* **TASK INSTRUCTIONS**:
[1] Write out the passage from the James F. O'Brien text between "In 2015, he" and "was Jessica Hodgins.", inclusive, keeping every word and mark the same.
[2] Sum up the James F. O'Brien text in two sentences.

* **TEXT SECTION**:
──────────
American computer scientist and professor

James F. O'Brien is a computer scientist and professor of computer science at the University of California, Berkeley. His research includes computer graphics, physically based animation, machine learning, image forensics, human visual perception, digital privacy and virtual reality.

In 2015, he received a Technical Achievement Award from the Academy of Motion Picture Arts and Sciences for research used to simulate fracture and deformation in visual effects. In 2025, he and his coauthors received an ACM SIGGRAPH Test of Time Award for the paper "Fast Simulation of Mass-Spring Systems".

==Education and career==
James O'Brien received a Bachelor of Science in computer science from Florida International University in 1992, followed by a Master of Science in 1997 and a PhD in 2000, both also in computer science, from the Georgia Institute of Technology. His doctoral adviser was Jessica Hodgins.

He joined UC Berkeley's EECS faculty in 2000. He served as a director-at-large of ACM SIGGRAPH from 2010 to 2016.

O'Brien co-founded Avametric, a company developing cloth-simulation software for apparel design and virtual try-on, and served as its chief scientific officer. The company was acquired by Gerber Technology in 2018.

==Research and professional activities==
O'Brien has published research papers on topics such as surface reconstruction, human figure animation, mesh generation, physically based animation, surgical simulation, computational fluid dynamics, and fracture propagation.

O'Brien served as a consultant on the development of the game physics engine Digital Molecular Matter (DMM). To date, this game engine has been used in Star Wars: The Force Unleashed and an off-line version of it was used for special effects in the film Avatar, Sucker Punch, Source Code, X-Men: First Class, and more than 60 other feature films.

In 2015, his work on developing DMM was recognized by the Academy of Motion Picture Arts and Sciences with a Technical Achievement award. The citation reads:

"To Ben Cole for the design of the Kali Destruction System, to Eric Parker for the development of the Digital Molecular Matter toolkit, and to James O’Brien for his influential research on the finite element methods that served as a foundation for these tools. The combined innovations in Kali and DMM provide artists with an intuitive, art-directable system for the creation of scalable and realistic fracture and deformation simulations. These tools established finite element methods as a new reference point for believable on-screen destruction."

== Photo forensics and fake media detection ==
O'Brien is a noted expert on detection and analysis of fake images and video.
──────────
* **SUPPLIED MATERIAL**:

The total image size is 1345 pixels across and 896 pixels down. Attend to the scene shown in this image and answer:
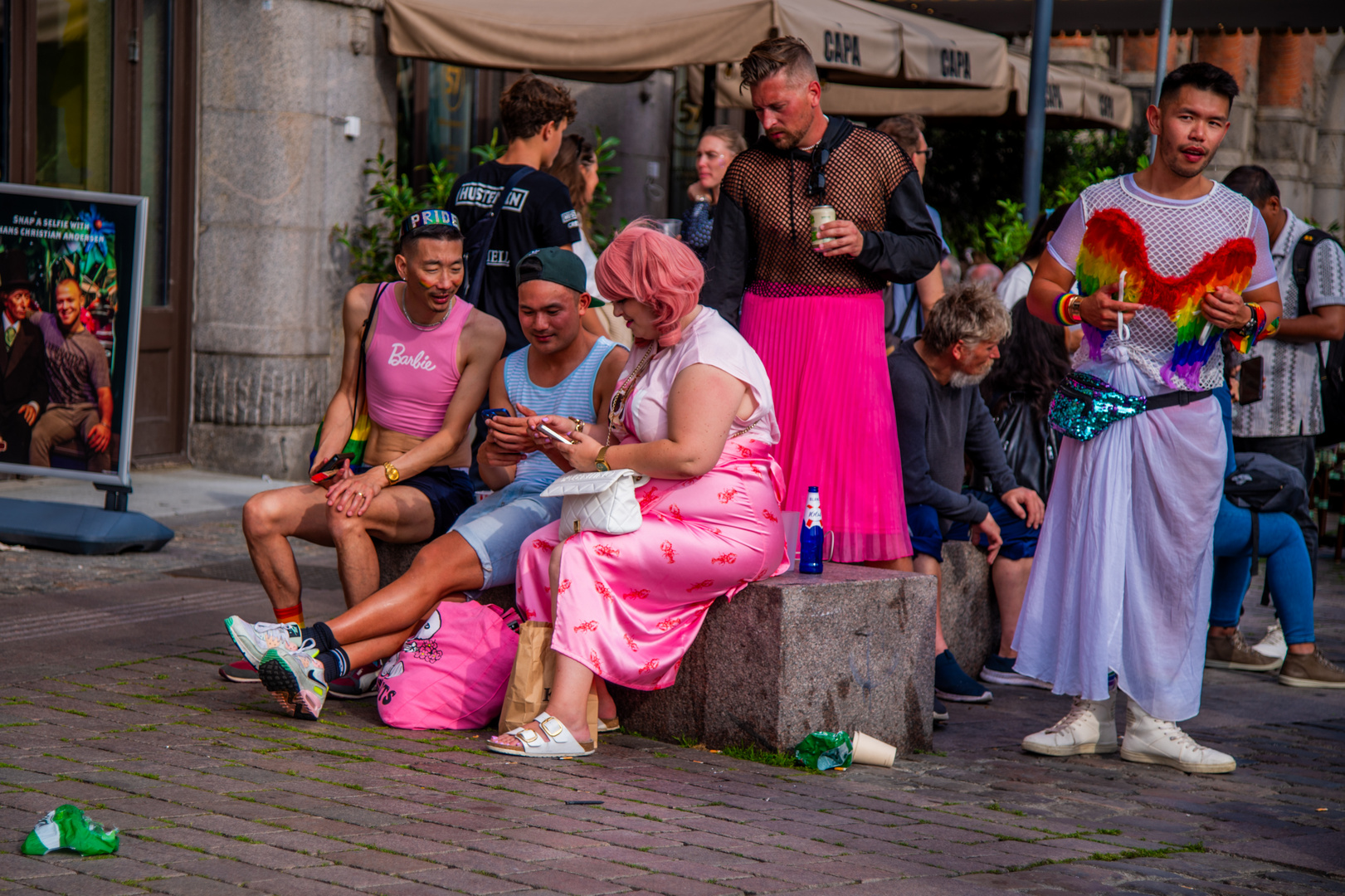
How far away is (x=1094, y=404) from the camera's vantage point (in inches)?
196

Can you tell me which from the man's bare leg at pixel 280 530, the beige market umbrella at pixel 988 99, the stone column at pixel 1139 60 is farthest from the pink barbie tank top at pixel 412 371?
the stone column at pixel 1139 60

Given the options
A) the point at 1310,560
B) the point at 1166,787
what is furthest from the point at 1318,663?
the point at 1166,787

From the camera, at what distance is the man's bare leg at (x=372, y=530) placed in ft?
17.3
──────────
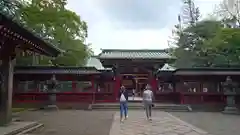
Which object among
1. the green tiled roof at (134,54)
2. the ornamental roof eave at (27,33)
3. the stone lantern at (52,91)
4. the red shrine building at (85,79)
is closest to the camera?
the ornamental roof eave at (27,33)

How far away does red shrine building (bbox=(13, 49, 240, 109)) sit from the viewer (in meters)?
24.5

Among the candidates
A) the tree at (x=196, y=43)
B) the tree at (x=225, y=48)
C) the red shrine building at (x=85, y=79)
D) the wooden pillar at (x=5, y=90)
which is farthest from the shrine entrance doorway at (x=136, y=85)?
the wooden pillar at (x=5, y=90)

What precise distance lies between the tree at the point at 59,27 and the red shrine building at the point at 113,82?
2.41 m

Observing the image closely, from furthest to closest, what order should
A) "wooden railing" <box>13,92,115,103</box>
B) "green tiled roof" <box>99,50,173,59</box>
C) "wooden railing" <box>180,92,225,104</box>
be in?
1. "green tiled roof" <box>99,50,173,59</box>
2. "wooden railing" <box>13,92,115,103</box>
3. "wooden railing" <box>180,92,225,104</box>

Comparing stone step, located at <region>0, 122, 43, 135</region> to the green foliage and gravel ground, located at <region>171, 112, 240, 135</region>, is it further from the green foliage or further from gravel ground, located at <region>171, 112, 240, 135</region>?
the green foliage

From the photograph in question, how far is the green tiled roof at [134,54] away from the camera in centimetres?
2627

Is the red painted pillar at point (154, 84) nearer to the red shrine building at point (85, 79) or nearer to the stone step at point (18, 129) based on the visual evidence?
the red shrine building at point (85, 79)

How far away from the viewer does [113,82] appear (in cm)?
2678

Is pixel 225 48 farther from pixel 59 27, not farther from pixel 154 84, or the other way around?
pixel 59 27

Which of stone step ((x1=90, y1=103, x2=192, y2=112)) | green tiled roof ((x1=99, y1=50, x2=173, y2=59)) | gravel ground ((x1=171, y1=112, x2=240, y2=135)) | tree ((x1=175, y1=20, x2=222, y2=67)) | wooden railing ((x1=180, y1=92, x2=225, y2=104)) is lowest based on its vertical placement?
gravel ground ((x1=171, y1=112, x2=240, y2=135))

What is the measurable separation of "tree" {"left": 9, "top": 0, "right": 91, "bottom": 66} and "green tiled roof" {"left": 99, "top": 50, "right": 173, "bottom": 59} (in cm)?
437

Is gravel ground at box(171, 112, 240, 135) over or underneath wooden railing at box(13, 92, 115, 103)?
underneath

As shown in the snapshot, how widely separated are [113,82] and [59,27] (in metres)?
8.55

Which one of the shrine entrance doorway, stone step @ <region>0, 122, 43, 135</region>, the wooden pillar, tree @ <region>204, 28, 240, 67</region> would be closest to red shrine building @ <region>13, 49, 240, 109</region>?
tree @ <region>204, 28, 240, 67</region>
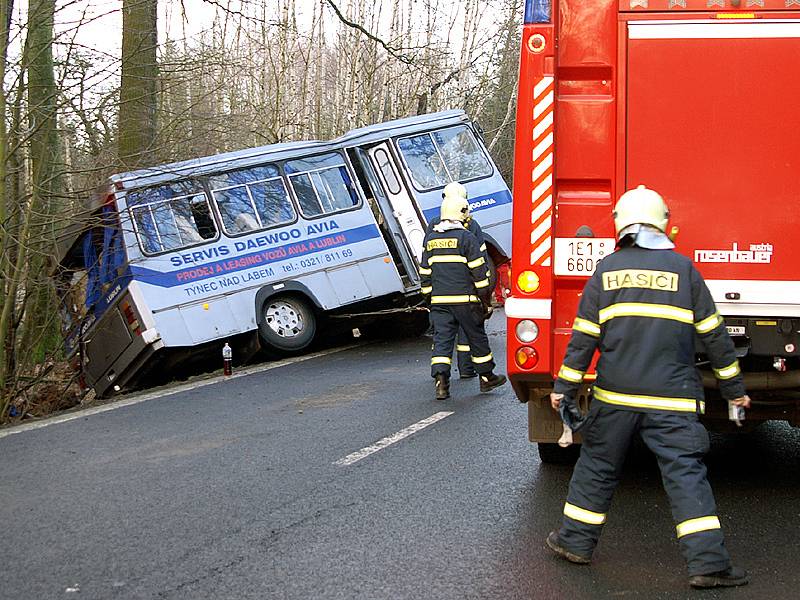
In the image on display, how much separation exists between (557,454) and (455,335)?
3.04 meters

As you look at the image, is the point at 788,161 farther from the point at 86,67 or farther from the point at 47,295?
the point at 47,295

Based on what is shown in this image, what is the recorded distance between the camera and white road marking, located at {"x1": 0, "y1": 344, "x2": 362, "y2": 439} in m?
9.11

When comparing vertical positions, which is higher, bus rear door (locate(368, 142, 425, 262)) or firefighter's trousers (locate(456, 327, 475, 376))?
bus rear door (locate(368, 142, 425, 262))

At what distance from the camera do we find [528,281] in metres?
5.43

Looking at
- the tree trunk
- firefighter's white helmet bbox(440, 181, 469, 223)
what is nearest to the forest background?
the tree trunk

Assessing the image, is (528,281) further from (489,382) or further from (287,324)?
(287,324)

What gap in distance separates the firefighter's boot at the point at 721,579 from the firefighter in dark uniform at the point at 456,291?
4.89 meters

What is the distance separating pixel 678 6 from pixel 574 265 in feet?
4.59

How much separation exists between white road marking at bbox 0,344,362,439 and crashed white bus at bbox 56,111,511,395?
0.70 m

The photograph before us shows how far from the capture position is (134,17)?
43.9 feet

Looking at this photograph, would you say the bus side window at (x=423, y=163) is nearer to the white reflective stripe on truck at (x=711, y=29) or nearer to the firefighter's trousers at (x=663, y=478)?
──────────
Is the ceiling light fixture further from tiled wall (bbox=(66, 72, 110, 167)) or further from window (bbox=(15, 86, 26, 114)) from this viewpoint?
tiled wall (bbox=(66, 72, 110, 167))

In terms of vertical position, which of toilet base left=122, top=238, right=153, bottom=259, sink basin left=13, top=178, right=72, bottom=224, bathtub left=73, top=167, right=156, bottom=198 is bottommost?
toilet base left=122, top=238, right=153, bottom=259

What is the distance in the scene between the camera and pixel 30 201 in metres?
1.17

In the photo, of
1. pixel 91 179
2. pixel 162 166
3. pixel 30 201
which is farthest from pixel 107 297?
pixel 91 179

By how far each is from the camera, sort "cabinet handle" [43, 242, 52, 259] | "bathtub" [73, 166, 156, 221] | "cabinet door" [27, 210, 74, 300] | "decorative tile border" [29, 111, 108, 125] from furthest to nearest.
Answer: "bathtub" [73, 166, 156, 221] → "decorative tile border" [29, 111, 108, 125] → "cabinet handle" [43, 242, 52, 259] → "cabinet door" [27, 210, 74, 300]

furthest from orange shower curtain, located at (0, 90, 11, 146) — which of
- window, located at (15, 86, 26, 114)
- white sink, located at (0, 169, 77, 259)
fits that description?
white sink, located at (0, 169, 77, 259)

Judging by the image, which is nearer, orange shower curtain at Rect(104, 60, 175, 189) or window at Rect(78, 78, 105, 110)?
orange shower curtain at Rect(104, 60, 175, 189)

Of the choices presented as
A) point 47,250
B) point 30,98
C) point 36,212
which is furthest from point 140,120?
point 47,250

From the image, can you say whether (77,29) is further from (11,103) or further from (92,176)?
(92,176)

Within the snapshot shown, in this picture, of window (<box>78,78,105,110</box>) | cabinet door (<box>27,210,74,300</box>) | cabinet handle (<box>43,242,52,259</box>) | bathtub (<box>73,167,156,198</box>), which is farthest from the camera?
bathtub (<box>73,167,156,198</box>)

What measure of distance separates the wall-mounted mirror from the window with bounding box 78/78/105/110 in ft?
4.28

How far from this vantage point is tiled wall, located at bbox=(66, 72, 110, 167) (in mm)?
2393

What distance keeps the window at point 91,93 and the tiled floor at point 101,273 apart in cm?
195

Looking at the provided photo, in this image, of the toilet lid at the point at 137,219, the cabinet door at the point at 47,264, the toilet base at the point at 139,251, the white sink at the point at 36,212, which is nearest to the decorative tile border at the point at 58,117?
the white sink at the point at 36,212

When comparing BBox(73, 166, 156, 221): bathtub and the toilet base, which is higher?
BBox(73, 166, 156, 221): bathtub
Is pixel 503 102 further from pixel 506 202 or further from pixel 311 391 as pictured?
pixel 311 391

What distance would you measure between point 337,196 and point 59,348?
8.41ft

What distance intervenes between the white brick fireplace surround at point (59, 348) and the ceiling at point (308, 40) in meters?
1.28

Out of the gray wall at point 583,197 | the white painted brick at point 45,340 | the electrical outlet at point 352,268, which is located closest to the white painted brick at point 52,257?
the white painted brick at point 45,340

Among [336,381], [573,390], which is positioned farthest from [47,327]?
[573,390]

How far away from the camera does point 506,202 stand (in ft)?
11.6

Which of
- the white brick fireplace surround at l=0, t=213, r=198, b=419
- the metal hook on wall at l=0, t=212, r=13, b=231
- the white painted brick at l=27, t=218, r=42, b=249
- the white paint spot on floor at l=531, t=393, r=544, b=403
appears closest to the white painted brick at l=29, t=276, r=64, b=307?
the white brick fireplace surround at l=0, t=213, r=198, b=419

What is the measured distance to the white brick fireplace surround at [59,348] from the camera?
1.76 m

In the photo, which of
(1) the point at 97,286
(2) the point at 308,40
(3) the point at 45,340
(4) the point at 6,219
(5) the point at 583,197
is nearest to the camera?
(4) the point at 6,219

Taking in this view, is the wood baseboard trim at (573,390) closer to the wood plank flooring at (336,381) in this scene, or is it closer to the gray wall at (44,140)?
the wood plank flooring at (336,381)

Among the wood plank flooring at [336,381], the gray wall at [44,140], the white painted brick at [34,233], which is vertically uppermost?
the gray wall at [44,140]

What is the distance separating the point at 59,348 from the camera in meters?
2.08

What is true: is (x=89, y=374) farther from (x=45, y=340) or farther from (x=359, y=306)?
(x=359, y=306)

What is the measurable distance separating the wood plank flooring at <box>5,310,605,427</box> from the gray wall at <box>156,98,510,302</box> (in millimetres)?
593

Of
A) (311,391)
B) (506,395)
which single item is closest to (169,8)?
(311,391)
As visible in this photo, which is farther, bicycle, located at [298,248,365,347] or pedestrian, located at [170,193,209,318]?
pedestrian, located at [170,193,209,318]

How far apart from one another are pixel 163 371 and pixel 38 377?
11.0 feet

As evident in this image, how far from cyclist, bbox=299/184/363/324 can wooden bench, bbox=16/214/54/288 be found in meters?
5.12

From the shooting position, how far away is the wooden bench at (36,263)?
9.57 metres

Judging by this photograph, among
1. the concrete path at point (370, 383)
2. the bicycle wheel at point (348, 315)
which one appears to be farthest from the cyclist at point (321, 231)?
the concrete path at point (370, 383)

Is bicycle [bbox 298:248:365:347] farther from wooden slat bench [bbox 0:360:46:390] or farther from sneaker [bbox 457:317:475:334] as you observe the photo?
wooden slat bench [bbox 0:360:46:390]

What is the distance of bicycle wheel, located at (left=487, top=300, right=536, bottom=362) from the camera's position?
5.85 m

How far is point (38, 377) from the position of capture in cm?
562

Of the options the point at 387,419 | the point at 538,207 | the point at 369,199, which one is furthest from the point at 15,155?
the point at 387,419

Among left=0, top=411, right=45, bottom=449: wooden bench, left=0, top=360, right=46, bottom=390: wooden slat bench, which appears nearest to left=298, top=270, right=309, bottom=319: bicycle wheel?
──────────
* **ANSWERS FOR THIS EXERCISE**:
[1]
In 2015, he received a Technical Achievement Award from the Academy of Motion Picture Arts and Sciences for research used to simulate fracture and deformation in visual effects. In 2025, he and his coauthors received an ACM SIGGRAPH Test of Time Award for the paper "Fast Simulation of Mass-Spring Systems".

==Education and career==
James O'Brien received a Bachelor of Science in computer science from Florida International University in 1992, followed by a Master of Science in 1997 and a PhD in 2000, both also in computer science, from the Georgia Institute of Technology. His doctoral adviser was Jessica Hodgins.

[2] James F. O'Brien is a professor of computer science at the University of California, Berkeley, whose research covers areas such as computer graphics, physically based animation, machine learning and image forensics. In 2015 he received a Technical Achievement Award from the Academy of Motion Picture Arts and Sciences for finite element research underlying fracture and deformation tools like Digital Molecular Matter, and he co-founded the cloth-simulation company Avametric.